▶ **EXERCISE DESCRIPTION**: Find "At what measured" in the material below, then copy that line and every subsequent line to the end, exactly.

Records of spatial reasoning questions
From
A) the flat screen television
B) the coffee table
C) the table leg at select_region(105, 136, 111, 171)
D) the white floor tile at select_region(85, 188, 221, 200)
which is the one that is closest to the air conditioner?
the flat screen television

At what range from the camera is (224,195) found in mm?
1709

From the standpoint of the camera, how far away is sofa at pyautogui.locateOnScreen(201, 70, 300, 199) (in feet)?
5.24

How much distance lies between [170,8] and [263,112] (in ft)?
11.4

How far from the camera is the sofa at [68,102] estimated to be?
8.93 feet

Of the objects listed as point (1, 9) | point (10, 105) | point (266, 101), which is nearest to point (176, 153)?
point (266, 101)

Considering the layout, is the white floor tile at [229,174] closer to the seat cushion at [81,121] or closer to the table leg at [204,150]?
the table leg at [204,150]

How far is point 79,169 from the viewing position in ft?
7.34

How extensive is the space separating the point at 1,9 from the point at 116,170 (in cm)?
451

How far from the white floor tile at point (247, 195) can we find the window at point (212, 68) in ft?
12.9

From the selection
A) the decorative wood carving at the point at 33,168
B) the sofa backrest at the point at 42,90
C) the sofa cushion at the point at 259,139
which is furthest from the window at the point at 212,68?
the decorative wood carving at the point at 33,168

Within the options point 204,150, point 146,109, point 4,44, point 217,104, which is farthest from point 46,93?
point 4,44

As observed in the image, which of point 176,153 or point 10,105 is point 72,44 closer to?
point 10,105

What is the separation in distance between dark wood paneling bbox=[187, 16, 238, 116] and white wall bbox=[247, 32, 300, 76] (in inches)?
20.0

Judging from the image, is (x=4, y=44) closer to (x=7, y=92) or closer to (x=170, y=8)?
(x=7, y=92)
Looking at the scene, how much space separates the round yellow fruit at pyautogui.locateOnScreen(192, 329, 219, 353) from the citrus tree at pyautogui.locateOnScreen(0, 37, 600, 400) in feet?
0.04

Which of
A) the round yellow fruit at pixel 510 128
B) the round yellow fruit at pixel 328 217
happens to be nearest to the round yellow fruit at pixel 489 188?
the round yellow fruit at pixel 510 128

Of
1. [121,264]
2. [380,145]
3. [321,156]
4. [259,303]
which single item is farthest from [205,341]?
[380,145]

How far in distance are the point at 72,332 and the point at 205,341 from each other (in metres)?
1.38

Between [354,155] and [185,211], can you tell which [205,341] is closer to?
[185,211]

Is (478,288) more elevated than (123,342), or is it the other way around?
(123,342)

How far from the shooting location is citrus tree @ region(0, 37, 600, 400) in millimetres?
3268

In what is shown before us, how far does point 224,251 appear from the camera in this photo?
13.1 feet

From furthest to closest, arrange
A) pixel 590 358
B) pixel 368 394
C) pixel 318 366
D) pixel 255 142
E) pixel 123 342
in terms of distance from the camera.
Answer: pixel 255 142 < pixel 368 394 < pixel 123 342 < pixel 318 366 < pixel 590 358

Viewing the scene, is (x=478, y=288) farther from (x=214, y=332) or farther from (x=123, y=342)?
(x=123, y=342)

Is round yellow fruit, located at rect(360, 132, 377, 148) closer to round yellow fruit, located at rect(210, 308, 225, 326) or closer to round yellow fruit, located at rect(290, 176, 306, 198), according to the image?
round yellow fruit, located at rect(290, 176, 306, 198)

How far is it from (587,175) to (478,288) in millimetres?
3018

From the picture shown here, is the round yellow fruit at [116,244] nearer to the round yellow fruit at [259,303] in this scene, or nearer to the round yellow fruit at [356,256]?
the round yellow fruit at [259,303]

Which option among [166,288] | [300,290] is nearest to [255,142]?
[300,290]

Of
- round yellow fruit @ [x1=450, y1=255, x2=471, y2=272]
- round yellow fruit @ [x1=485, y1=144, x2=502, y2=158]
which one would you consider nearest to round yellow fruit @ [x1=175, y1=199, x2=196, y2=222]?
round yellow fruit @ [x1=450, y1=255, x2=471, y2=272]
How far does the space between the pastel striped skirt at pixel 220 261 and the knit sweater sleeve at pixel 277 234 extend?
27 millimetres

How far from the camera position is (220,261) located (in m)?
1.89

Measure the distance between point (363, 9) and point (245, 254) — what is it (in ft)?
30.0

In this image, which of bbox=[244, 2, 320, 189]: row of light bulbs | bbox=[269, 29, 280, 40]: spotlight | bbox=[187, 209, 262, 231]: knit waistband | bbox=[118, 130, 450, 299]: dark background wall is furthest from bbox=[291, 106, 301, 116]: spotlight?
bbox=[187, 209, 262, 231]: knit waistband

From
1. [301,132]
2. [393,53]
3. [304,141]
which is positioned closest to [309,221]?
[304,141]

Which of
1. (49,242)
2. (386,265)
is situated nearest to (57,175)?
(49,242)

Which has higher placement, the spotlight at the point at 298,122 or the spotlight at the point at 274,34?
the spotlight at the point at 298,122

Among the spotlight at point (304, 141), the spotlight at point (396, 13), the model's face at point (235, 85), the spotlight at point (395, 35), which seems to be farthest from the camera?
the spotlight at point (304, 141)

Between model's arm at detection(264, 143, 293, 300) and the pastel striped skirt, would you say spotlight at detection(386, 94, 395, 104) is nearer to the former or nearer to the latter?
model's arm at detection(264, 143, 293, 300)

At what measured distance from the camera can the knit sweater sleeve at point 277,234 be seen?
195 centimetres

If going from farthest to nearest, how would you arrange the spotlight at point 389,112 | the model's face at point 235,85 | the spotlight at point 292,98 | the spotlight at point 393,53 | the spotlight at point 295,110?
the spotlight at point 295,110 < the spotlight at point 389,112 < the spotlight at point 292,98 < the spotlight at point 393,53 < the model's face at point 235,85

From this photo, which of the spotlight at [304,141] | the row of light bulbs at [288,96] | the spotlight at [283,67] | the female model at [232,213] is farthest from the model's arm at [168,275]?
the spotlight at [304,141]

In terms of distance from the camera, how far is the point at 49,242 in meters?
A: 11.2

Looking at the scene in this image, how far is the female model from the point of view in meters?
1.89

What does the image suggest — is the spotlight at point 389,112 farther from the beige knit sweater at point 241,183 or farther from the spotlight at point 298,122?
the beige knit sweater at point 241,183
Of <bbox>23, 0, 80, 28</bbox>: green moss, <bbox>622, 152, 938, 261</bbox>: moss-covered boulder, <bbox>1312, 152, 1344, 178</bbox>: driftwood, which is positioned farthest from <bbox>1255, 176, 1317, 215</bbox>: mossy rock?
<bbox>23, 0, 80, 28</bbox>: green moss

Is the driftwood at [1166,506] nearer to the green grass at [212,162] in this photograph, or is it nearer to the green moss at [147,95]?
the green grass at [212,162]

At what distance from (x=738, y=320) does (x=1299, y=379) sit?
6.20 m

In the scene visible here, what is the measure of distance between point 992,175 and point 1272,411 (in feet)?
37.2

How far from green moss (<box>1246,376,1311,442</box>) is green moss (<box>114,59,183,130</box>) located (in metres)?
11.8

▶ **OUTPUT**:
At what measured distance from the camera can the knit sweater sleeve at point 277,234 be seen?
195 centimetres

If going from farthest to nearest, how would you arrange the spotlight at point 389,112 | the model's face at point 235,85 | the spotlight at point 292,98 | the spotlight at point 393,53 | the spotlight at point 295,110?
the spotlight at point 295,110 < the spotlight at point 389,112 < the spotlight at point 292,98 < the spotlight at point 393,53 < the model's face at point 235,85

From this photo, which of the spotlight at [304,141] | the row of light bulbs at [288,96] | the spotlight at [283,67] | the female model at [232,213] is farthest from the model's arm at [168,275]?
the spotlight at [304,141]

In terms of distance from the camera, how far is the point at 49,242 in meters?
A: 11.2

Looking at the scene in this image, how far is the female model from the point of view in meters?
1.89

What does the image suggest — is the spotlight at point 389,112 farther from the beige knit sweater at point 241,183 or farther from the spotlight at point 298,122?
the beige knit sweater at point 241,183
Of <bbox>23, 0, 80, 28</bbox>: green moss, <bbox>622, 152, 938, 261</bbox>: moss-covered boulder, <bbox>1312, 152, 1344, 178</bbox>: driftwood, which is positioned farthest from <bbox>1255, 176, 1317, 215</bbox>: mossy rock?
<bbox>23, 0, 80, 28</bbox>: green moss

Is the driftwood at [1166,506] nearer to the green grass at [212,162] in this photograph, or is it nearer to the green moss at [147,95]?
the green grass at [212,162]

At what distance from (x=738, y=320) does (x=1299, y=379) sit?
6.20 m

In the scene visible here, what is the measure of distance between point 992,175 and point 1272,411 (in feet)?
37.2

How far from green moss (<box>1246,376,1311,442</box>) is green moss (<box>114,59,183,130</box>) located (in metres)?
11.8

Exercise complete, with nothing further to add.